# `hadoop`

*soon we will need the following file, and it takes a considerable amount of time to download. start downloading it now*

https://resources.oreilly.com/examples/0636920035275/raw/master/hfpd3.vmdk.gz

## the problem(s)

reach all the way back in your memory to two lectures ago, when we talked about `aws` `dynamodb`. the proposed use case for `dynamodb` was an ambiguous "webby" one:

*we're reading and writing way too much data way too fast for our one machine*

this sentiment is reflective of a modern data reality that often goes by the buzziest of buzzwords:

**big data**

*mandatory caveat: big data $\neq$ data science*

traditional data analyses were optimized for super-powerful single machines such as the monolithic, super-powerful `sql` servers

*note: this is not to say that cluster computing didn't exist; indeed it was one of the main computational frameworks in the early days of computers*

our exponential growth in disk space and memory space per dollar spent fueled a lot of this work and innovation.

basically, for a long while our ability to *compute* data grew faster than our ability to *create* or *acquire* data. in the modern world, though, that notion is absolute history.
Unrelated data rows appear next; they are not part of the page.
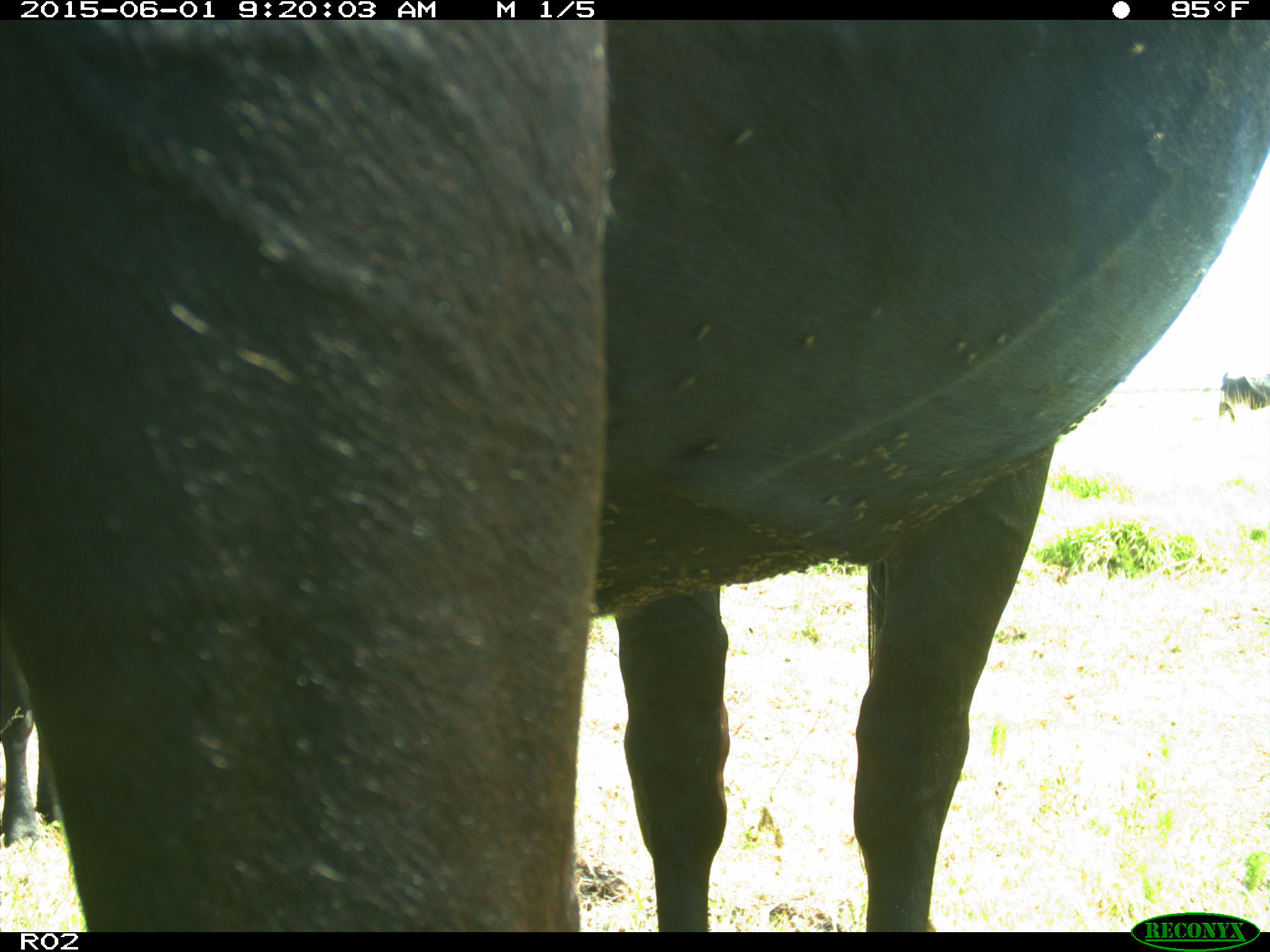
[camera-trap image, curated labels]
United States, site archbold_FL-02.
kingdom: Animalia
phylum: Chordata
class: Mammalia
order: Artiodactyla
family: Bovidae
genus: Bos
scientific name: Bos taurus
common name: domestic cow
take, for example, a relatively trivial process for modern computation: word counts for a document of several MBs:

In [27]:
%%bash
rm /tmp/shakespeare.txt
wget --quiet -O /tmp/shakespeare.txt.zip https://github.com/bbengfort/hadoop-fundamentals/raw/master/data/shakespeare.txt.zip
unzip /tmp/shakespeare.txt.zip -d /tmp
ls -alh /tmp/shak*

Archive:  /tmp/shakespeare.txt.zip
  inflating: /tmp/shakespeare.txt    
-rw-r--r-- 1 zlamberty zlamberty 8.5M May 22  2009 /tmp/shakespeare.txt
-rw-r--r-- 1 zlamberty zlamberty 2.8M Nov 30 14:31 /tmp/shakespeare.txt.zip


In [29]:
%%bash
head /tmp/shakespeare.txt

hamlet@0		HAMLET
hamlet@8	
hamlet@9	
hamlet@10		DRAMATIS PERSONAE
hamlet@29	
hamlet@30	
hamlet@31	CLAUDIUS	king of Denmark. (KING CLAUDIUS:)
hamlet@74	
hamlet@75	HAMLET	son to the late, and nephew to the present king.
hamlet@131	


In [30]:
with open('/tmp/shakespeare.txt', 'r') as f:
    s = f.read()

print(s[:100])

hamlet@0		HAMLET
hamlet@8	
hamlet@9	
hamlet@10		DRAMATIS PERSONAE
hamlet@29	
hamlet@30	
hamlet@31	CL


In [31]:
import collections

wordct = collections.Counter(
    word.lower()
    for line in s.split('\n')
    for word in line.strip().split('\t')
    if word
)

wordct.most_common(10)

[('[exit]', 571),
 ('[exeunt]', 566),
 ('gloucester', 480),
 ('|', 476),
 ('falstaff', 472),
 ('hamlet', 382),
 ('othello', 292),
 ('brutus', 285),
 ('iago', 273),
 ('clown', 262)]

that was easy, but it relied on some important features:

1. I had enough disk space to have that 8.5MB file stored locally
2. I had enough memory to load that 8.5MB file's contents directly into memory

obviously, that isn't always the case. It's not even hard to think of counter-examples

1. a larger text corpus (e.g. all of wikipedia, 10TB as of 2015, or publically available SEC EDGAR filings)
2. any reasonably large image recognition project
3. the logs of web traffic for any modestly sized website or service
4. IoT information (usage records of your smartphone or headphones, e.g.)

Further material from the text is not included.